Witnesses report a “controlled collapse,” plus HR-related paperwork
Colleagues on the office’s third floor described Keller’s reaction as professional but visibly loose at the joints.
“He kept trying to do a deep dive into his childhood, but everything he said looped back to a festival near Müggelsee in 2004,” said Niklas Reimann, 29, who works two desks away. “He was asking whether his opinions are real or just an old trip still buffering.”
At 9:22 a.m., Keller reportedly filed an internal ticket via Slack requesting “temporary accommodations for acute selfhood shortage.” The request included a list of coping strategies: chamomile tea, silence, and “a firm hand on reality.”
The startup’s people team, reached by phone at 11:05 a.m., confirmed only that “an employee has requested non-toxicological support” and that “the company takes all personal discoveries seriously, provided they can be scheduled in 30-minute blocks.”
From Kreuzberg to Wedding: consequences extend past the co-working bubble
By early afternoon, the episode had spilled out of Kreuzberg and into Wedding, where Keller was seen at 2:18 p.m. at a small Turkish bakery on Müllerstraße, buying a plain roll “like a man doing penance,” according to staff.

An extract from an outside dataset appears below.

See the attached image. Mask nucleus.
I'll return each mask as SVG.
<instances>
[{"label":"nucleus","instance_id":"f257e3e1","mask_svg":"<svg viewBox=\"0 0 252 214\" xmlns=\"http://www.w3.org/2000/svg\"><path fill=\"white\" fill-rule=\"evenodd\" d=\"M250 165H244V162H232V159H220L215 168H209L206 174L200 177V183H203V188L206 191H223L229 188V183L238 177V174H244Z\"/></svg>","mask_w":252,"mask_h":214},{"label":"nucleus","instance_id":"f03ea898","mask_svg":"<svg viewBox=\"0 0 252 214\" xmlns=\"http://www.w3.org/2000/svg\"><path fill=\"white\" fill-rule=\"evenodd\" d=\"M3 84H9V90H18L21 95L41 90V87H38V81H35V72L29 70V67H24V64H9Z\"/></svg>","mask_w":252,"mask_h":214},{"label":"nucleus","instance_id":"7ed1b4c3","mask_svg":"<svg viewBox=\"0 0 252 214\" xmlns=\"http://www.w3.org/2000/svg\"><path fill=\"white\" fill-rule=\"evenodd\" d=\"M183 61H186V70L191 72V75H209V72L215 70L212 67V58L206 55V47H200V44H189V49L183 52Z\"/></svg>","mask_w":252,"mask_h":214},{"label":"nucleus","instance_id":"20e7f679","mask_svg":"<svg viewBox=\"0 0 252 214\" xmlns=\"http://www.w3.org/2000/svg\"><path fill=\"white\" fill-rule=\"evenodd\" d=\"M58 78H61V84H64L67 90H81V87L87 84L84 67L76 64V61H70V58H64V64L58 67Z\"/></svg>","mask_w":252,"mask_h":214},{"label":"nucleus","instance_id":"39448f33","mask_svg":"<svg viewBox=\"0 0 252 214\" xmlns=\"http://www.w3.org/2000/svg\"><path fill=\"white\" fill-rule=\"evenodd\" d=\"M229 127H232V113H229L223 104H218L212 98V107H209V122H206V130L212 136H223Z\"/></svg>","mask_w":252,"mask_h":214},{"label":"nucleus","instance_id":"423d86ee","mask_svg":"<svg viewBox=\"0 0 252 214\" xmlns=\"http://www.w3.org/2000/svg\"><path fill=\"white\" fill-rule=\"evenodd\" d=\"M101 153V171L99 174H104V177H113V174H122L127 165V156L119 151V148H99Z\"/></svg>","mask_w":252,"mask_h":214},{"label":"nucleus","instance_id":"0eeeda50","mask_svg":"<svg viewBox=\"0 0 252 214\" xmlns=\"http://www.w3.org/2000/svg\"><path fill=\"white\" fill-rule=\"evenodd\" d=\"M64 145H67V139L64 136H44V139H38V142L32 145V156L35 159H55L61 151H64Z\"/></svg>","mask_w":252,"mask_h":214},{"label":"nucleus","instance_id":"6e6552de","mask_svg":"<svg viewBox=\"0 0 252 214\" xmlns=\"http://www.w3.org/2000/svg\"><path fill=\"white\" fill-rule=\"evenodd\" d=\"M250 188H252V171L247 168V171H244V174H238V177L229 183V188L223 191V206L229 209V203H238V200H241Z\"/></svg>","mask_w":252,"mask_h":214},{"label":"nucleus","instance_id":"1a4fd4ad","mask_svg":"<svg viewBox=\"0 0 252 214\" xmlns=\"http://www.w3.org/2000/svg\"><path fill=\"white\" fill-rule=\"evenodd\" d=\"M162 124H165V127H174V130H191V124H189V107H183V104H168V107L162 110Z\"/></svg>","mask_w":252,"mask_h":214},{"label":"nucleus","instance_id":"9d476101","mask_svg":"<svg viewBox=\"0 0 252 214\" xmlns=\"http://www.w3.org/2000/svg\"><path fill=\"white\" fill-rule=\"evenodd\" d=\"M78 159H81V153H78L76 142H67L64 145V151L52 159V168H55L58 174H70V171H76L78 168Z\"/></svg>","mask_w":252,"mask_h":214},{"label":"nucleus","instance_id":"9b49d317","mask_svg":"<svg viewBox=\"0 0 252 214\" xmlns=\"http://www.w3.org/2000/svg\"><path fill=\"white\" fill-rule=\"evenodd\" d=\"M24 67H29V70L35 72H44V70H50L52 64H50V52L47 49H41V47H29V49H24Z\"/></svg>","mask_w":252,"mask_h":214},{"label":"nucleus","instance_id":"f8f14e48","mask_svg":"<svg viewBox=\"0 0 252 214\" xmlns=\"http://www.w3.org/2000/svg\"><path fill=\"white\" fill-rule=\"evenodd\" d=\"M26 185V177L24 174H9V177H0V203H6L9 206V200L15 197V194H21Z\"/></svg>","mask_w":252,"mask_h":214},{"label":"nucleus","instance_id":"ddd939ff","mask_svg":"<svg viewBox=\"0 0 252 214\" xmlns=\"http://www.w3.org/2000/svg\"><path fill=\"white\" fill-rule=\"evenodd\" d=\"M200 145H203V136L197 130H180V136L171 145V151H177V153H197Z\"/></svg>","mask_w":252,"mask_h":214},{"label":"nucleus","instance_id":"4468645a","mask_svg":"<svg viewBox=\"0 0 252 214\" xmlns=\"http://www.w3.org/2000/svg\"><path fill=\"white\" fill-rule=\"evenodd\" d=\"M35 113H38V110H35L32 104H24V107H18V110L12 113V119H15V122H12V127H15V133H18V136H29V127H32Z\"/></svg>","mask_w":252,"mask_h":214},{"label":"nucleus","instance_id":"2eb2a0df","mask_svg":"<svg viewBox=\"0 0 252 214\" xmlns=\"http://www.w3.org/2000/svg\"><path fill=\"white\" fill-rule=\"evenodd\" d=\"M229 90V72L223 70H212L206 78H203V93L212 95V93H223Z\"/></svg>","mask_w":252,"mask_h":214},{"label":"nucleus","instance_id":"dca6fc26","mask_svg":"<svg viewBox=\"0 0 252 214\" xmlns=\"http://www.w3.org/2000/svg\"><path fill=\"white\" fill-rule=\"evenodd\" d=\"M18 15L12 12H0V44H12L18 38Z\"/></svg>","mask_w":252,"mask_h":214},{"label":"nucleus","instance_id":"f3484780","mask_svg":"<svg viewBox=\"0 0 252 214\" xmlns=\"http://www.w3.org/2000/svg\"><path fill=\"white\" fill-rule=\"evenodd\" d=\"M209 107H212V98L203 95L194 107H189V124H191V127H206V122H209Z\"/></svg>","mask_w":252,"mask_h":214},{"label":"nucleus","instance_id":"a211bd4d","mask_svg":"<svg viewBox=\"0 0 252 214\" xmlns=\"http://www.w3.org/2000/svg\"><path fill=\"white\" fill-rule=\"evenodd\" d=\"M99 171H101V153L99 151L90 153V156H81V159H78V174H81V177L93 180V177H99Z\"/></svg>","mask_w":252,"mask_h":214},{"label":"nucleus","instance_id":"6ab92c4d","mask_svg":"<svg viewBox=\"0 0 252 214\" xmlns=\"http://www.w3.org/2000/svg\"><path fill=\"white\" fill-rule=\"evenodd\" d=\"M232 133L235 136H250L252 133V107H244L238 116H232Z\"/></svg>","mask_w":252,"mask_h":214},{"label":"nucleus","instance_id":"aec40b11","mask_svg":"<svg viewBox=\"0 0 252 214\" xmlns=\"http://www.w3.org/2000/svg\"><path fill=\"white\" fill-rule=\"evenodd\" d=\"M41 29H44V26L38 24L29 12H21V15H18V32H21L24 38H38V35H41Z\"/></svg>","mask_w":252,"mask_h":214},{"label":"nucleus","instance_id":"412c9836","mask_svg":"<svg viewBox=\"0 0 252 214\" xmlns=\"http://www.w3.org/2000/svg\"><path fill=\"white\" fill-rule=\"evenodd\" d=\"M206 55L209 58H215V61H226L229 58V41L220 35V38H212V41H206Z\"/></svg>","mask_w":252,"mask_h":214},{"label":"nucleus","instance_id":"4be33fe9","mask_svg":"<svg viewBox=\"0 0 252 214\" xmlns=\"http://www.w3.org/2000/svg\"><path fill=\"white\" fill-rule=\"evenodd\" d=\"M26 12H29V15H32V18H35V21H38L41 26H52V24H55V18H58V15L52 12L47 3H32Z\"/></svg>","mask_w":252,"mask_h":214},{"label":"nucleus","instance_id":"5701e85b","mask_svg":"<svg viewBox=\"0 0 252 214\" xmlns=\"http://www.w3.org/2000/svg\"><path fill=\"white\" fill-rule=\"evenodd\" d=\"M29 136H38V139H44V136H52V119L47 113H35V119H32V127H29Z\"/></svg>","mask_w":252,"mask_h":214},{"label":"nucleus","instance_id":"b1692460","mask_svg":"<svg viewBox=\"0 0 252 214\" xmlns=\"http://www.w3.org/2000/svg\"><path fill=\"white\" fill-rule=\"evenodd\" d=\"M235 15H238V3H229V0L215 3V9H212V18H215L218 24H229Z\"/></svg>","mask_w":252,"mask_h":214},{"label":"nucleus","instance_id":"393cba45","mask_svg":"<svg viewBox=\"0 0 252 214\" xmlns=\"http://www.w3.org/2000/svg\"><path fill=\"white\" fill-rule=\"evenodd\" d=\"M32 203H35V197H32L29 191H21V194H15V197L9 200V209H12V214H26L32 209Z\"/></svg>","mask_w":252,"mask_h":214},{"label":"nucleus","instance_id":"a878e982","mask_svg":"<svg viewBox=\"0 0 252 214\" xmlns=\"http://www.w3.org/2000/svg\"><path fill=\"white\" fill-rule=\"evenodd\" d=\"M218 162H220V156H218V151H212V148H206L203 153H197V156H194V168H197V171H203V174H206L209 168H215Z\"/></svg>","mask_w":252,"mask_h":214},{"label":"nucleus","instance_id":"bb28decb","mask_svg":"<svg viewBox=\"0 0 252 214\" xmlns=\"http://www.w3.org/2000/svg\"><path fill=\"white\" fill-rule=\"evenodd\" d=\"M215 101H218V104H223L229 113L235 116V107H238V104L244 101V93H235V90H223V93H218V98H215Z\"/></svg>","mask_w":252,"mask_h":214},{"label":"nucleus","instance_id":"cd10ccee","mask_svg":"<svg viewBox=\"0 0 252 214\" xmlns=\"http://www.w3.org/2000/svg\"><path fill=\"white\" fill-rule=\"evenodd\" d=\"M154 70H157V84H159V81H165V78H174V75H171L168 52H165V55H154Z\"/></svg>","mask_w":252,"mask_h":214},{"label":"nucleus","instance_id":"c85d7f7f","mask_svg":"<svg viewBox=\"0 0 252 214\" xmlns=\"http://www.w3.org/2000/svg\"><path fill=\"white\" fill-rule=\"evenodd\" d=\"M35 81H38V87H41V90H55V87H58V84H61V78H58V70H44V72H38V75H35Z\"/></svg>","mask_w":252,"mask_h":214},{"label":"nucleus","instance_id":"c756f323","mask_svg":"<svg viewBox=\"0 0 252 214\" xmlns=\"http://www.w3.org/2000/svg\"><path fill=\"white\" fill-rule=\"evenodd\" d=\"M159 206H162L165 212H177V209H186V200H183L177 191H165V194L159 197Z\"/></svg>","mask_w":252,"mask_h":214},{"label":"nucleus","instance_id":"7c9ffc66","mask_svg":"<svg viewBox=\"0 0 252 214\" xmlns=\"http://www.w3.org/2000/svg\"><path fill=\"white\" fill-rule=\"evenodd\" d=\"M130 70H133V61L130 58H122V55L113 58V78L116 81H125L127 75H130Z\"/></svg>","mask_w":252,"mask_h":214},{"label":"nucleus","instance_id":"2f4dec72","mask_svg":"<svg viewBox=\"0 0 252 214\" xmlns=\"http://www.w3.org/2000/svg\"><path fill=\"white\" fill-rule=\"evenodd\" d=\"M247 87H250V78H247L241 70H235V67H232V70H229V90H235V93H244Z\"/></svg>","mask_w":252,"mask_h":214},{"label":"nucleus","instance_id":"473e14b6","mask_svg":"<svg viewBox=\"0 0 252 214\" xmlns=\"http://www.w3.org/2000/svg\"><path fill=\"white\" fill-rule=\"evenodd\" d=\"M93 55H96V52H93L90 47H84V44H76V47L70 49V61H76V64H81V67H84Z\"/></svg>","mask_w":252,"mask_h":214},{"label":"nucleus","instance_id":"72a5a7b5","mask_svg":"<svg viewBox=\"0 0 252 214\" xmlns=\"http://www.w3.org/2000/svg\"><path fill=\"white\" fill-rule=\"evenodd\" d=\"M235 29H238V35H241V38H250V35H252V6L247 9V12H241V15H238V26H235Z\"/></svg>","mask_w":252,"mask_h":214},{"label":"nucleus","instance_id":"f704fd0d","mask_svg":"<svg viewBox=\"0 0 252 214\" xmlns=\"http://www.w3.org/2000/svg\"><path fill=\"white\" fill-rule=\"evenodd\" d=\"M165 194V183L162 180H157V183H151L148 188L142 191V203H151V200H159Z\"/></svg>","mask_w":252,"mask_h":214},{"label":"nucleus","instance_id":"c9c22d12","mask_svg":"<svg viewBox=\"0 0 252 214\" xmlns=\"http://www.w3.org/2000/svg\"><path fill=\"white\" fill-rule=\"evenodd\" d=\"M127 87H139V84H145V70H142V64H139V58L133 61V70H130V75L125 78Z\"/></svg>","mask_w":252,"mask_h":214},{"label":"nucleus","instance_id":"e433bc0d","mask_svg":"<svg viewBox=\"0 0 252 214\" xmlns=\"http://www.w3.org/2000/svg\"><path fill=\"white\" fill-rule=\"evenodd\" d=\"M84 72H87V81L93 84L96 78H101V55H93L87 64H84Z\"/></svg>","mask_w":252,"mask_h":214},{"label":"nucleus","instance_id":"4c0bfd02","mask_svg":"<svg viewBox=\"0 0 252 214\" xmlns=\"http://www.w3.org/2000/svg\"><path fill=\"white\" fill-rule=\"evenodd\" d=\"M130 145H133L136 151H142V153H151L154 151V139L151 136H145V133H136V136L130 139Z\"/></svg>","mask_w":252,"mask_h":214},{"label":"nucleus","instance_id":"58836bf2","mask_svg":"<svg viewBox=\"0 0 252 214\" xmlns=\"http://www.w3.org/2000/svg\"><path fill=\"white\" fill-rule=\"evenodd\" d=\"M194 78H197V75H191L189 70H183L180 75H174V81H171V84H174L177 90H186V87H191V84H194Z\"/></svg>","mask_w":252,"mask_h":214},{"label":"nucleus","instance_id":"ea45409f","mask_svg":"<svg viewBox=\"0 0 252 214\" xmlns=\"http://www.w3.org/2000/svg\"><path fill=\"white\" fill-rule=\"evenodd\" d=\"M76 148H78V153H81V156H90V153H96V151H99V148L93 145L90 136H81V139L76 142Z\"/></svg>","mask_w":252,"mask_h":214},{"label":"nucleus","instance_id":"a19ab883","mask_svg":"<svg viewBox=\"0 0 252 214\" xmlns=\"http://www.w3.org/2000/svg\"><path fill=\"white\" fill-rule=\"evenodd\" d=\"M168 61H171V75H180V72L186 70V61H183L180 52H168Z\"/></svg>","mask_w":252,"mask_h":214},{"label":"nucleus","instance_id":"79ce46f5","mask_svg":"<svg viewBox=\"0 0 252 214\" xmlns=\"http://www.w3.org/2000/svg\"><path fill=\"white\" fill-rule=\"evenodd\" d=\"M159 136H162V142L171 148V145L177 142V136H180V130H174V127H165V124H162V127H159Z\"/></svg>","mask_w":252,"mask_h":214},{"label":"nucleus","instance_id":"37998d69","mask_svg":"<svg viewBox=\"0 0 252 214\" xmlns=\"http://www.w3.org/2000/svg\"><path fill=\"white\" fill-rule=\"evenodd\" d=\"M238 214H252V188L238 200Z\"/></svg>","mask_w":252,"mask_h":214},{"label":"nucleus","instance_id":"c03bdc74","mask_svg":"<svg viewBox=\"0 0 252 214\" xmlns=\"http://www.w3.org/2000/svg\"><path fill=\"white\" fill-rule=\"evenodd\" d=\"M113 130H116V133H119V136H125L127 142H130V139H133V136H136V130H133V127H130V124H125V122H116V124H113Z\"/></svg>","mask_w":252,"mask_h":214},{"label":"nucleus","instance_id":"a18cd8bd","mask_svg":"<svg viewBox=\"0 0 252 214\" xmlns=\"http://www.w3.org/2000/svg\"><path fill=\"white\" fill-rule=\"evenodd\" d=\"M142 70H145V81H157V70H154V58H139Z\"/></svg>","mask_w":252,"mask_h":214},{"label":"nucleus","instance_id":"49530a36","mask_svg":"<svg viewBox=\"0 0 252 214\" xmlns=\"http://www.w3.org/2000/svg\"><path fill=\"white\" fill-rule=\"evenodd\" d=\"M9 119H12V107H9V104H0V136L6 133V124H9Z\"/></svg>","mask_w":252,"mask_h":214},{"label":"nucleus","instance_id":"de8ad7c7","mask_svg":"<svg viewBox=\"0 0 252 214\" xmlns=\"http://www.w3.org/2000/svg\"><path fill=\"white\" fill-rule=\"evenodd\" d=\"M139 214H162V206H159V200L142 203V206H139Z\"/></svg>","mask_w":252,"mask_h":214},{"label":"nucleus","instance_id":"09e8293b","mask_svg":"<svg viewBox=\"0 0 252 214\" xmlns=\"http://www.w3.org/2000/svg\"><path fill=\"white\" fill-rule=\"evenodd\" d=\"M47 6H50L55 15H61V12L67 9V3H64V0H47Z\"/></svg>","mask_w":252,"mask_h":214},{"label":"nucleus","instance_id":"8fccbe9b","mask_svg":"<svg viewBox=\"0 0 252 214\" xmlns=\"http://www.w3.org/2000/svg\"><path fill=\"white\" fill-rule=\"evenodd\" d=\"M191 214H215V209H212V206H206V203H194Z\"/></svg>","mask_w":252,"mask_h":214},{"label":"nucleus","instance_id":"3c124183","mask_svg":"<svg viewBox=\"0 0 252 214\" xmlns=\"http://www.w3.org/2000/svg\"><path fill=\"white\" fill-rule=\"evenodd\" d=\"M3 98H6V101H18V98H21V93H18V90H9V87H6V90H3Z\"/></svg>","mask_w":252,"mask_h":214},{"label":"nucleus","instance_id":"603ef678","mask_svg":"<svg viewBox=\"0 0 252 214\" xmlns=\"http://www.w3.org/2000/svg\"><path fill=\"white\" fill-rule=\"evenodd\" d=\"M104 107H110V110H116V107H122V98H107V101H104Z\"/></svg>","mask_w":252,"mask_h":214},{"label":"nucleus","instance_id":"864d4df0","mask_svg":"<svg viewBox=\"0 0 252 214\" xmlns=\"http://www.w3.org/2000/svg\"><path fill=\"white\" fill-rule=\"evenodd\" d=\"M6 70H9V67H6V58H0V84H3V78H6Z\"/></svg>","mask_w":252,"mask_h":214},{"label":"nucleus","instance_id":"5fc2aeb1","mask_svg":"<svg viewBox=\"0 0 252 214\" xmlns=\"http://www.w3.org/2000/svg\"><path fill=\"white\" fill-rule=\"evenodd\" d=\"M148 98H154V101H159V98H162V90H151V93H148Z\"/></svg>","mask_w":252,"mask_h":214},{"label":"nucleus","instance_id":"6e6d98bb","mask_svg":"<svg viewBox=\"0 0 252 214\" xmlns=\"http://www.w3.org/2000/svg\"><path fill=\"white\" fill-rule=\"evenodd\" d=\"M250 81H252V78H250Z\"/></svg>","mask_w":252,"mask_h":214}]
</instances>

“He asked if we had something with no concept,” said Emine Yilmaz, who works the counter. “I offered him sesame. He stared at it like it might have meaning.”

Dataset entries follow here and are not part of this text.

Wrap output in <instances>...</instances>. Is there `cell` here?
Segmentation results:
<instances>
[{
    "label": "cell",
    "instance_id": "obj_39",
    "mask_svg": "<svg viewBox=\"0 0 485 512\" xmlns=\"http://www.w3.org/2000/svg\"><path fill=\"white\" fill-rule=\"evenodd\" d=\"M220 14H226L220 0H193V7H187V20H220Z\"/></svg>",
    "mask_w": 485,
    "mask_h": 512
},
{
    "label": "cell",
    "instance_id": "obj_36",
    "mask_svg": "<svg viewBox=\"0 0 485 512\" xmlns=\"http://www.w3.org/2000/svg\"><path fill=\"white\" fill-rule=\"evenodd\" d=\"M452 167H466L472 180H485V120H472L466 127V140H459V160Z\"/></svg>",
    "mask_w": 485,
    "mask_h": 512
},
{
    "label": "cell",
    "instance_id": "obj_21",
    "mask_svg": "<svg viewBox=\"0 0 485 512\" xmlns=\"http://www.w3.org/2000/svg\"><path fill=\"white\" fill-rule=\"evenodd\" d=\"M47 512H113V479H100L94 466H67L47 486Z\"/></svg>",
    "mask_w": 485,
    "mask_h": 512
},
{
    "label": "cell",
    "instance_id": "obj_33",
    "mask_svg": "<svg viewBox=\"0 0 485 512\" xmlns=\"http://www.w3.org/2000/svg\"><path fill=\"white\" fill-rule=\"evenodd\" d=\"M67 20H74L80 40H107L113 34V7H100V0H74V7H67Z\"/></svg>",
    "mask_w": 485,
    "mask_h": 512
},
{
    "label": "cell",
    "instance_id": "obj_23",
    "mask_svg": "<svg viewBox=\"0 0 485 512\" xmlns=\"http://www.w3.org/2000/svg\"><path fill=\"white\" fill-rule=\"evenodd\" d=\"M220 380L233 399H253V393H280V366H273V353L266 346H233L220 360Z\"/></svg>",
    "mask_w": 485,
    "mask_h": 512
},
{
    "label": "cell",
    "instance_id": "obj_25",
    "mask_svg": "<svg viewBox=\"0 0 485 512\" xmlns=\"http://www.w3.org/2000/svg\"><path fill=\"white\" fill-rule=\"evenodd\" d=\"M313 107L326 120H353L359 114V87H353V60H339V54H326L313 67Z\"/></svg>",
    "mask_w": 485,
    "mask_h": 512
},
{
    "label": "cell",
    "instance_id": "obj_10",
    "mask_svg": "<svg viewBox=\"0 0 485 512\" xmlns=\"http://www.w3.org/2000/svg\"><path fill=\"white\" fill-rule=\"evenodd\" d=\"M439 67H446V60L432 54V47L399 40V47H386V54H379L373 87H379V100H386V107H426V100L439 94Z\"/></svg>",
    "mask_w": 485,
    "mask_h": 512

Later, at 3:03 p.m., Keller entered a chain pharmacy near Leopoldplatz and asked the clerk for vitamins “for moral clarity.” He left with magnesium and a surprisingly expensive facial moisturizer.
Experts disagree on whether this is recovery or branding
Dr. Susanne Hartwig, a clinical psychologist with an office near Mehringdamm, said Keller’s realization is “not uncommon” among aging Berliners who confuse a chemical era with character.
“Some people think they contain multitudes,” she said. “Often, they contain a playlist, one roommate memory, and a philosophically inconvenient emptiness. It’s very Walter Benjamin: the aura is gone, and what’s left is the reproduction—just in better lighting.”
By 6:40 p.m., Keller had reportedly replaced his phone wallpaper with a blank gray screen. Asked why, he answered, “I’m trying to meet myself without the filters. It’s harder than swallowing the truth.”
Schäfer, the coach, remains optimistic.
“He’s starting small,” she said. “Tonight he said he’s going to Tresor without using it as a personality statement—just a normal night, no metaphors. I told him that’s brave. Or reckless. In Berlin those are basically synonyms.